We render and append the remaining HTML to the stream: </h1></div></body></html>.

The key of streaming is step 3, 4, 5. The full HTML, when finished, will be like this:

<html lang="en"><body><div id="_next"><h1>Hello,

<div id="suspense-1-fallback">loading...</div>

<style>
  .stitches-xyz {
    font-size: 2rem;
  }
  .stitches-xyz-type-admin {
    color: red;
  }
</style>

<div hidden id="suspense-1-content">
  <span className="stitches-xyz stitches-xyz-type-admin">John Doe</span>
</div>

<script>
const fallbackContainer = document.getElementById('suspense-1-fallback')
const contentContainer = document.getElementById('suspense-1-content')
swap(contentContainer, fallbackContainer)
remove(fallbackContainer)
makeVisible(contentContainer)
</script>

</h1></div></body></html>

Which is totally valid. Browser receives and executes each chunk in order.

#Conclusion

As you might already noticed, there are a couple of downsides of this approach:

You’ll need to put <style> tags inside <body>, which is not recommended in the WHATWG spec.
CSS can’t be extracted out from the HTML (as .css files) and shared/cached between different pages.

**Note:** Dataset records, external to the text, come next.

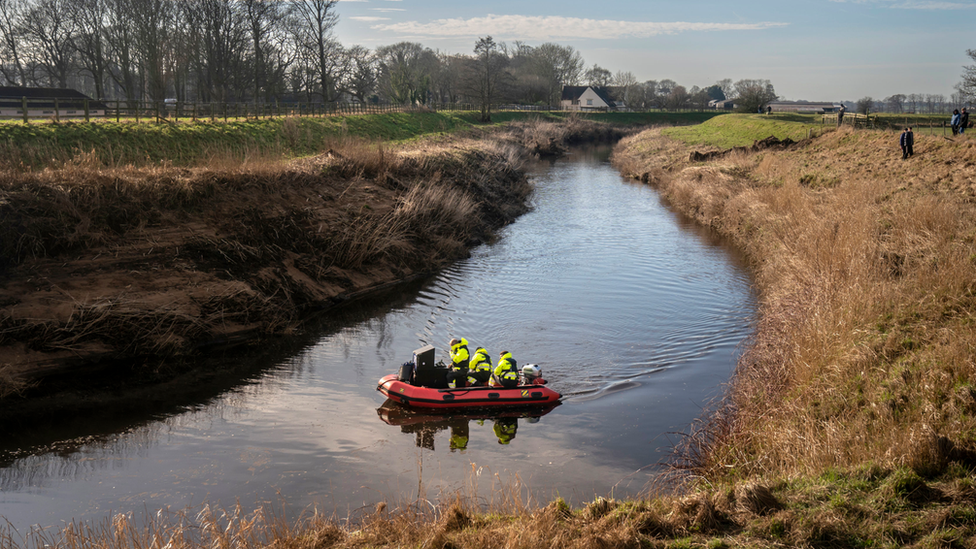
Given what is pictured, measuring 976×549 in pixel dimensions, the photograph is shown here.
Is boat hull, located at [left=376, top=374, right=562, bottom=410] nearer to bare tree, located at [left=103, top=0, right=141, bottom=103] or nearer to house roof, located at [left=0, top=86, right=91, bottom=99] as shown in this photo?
bare tree, located at [left=103, top=0, right=141, bottom=103]

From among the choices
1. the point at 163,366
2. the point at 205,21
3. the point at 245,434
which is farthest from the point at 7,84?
the point at 245,434

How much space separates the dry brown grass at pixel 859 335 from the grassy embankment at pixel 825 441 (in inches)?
1.1

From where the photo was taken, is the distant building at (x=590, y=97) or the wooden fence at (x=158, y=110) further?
the distant building at (x=590, y=97)

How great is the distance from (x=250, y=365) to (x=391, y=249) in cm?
709

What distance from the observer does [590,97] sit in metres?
108

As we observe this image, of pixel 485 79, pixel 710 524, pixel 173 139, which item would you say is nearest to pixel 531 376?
pixel 710 524

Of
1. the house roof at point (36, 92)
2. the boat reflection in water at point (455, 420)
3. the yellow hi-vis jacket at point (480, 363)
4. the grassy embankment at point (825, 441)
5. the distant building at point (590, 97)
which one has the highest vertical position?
the distant building at point (590, 97)

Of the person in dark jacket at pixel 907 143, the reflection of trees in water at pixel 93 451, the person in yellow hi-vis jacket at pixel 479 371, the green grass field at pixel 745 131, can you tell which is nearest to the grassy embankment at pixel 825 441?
the reflection of trees in water at pixel 93 451

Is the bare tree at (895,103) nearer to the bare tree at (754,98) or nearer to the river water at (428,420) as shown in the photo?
the bare tree at (754,98)

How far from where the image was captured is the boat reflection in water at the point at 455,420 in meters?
9.52

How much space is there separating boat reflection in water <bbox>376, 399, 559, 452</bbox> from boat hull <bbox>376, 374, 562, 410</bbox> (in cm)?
12

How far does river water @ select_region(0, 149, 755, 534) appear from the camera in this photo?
25.4 feet

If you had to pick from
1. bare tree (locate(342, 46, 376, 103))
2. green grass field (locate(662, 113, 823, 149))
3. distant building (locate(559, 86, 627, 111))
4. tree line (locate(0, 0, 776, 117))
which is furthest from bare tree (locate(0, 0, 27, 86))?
distant building (locate(559, 86, 627, 111))

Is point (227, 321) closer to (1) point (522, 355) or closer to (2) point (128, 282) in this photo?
(2) point (128, 282)
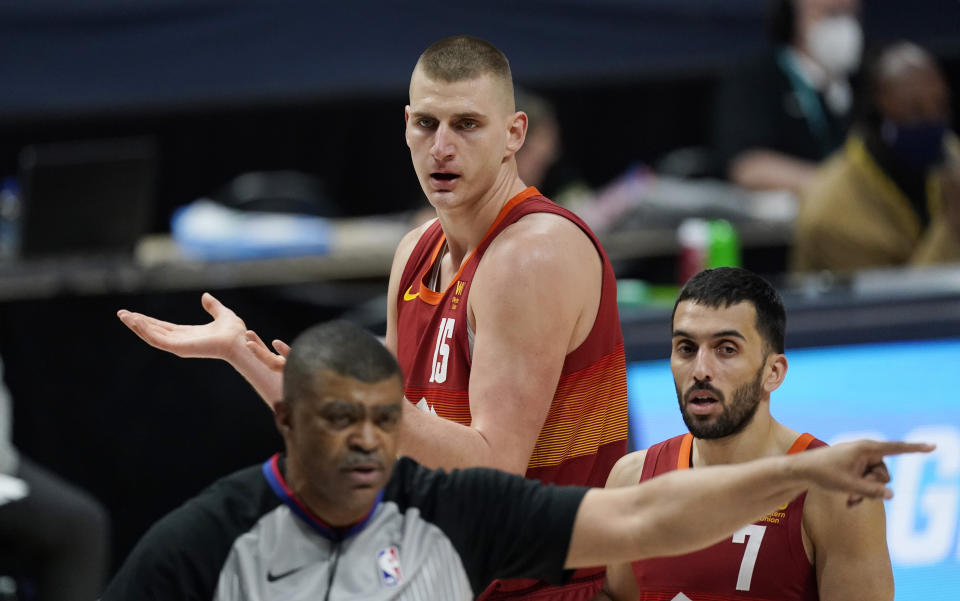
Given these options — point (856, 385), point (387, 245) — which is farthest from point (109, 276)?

But there are other solutions too. If we can know all the possible styles before rendering <Page/>, we can avoid the two problems above. The old way of writing fully static CSS files is still great. Or something in the middle, such as Tailwind CSS or similar tools, to collect necessary styles at build time so you also have some flexibility.

As always, we get more power by adding more dynamism, with a cost.